ACTIONS TO TAKE:
[A] In the arrow thread below, why does one reply recommend stuffing the arrow already in use with rope or weed eater line instead of buying a new setup?
[B] In the arrow thread below, about how many grains does Shawn expect his described setup to weigh in total?
[C] Decide whether each statement agrees with the arrow thread below. For each one, answer yes or no and quote the words that decide it. (i) Water is described as a perfect target medium. (ii) Shawn's setup includes a 175 grain VPA head. (iii) Glunker suggests fletching with three short vanes.

SELECTED TEXT:
<<<<

Water isn't a "perfect" media, but it is much closer to animal insides than foam or other normal target media.

04-May-18
Just stuff the arrow you are currently using with rope or weed eater line. You can get weight tubes as well. No sense in dropping $300 on a different arrow setup when $12 would fix the one you got.

From: Shawn
04-May-18
Dangerous game in .300 spine cut to 28"s(460 grains) than add a 75 grain brass inserts and a 175 grain VPA head, put on a lighted nock(20 grains) and a 7" wrap and your vanes of choice and you will easily be over 700 grains. It should have ya right around 745 grains give or take. Shawn

From: Glunker
04-May-18
First thing to use would be a heavy broadened, then go to a brass insert, then go big fletch to stabilize it. 4 blazers or 4 fletch 4 or 5" feathers.

>>>>

(Stored items)

<<<<

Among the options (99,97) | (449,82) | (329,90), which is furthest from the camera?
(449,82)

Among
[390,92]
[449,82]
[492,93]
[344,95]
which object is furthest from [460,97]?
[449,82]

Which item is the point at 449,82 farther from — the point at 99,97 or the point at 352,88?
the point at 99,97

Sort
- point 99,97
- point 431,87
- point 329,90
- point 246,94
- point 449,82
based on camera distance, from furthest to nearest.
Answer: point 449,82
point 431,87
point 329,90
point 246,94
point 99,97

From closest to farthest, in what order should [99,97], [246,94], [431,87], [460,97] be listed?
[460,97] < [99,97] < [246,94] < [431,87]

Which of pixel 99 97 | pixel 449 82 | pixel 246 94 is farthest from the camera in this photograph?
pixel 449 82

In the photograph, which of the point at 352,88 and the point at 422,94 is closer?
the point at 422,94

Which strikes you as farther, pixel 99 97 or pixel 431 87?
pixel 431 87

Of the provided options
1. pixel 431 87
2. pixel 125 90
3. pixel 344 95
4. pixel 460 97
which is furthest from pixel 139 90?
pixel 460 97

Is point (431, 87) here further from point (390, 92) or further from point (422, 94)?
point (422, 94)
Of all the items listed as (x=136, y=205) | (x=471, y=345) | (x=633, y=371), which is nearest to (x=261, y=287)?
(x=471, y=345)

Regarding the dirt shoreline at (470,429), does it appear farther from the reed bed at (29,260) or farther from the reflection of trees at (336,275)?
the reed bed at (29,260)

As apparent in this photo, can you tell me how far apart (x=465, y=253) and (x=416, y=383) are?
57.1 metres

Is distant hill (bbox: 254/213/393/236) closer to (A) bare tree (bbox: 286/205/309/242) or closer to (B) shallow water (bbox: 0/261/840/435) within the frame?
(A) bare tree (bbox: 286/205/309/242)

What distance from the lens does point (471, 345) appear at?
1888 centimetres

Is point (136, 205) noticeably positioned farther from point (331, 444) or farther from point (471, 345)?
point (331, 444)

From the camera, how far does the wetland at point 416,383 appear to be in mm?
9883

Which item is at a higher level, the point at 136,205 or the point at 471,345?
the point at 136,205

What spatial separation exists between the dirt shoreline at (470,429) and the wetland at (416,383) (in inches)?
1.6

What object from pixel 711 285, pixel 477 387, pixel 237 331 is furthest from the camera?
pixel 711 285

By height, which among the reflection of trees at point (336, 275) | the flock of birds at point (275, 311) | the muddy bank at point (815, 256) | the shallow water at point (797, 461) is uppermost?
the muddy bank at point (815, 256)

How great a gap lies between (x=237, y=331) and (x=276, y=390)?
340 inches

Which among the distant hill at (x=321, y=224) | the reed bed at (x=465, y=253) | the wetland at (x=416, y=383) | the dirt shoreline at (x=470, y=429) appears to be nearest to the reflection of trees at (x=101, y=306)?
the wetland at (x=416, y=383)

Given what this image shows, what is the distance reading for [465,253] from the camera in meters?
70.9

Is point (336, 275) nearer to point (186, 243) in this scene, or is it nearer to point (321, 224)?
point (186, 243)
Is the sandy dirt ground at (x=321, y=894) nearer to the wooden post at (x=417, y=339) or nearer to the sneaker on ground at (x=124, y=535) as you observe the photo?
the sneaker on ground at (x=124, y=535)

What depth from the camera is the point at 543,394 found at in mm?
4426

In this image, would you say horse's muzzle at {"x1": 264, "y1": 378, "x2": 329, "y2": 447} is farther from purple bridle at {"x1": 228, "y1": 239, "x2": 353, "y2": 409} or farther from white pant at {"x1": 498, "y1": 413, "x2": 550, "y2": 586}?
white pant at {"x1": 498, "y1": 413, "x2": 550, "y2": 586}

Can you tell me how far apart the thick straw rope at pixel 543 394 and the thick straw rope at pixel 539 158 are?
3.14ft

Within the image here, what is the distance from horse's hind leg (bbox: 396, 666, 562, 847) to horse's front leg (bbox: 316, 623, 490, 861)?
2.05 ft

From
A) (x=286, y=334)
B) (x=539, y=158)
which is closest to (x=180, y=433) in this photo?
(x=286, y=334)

>>>>

RESPONSES TO THE TASKS:
[A] It says there is no sense in spending $300 on a different arrow setup when $12 would fix the arrow already in use.

[B] Right around 745 grains, give or take.

[C]
(i) No: "Water isn't a "perfect" media"
(ii) Yes: "a 175 grain VPA head"
(iii) No: "4 blazers or 4 fletch 4 or 5" feathers"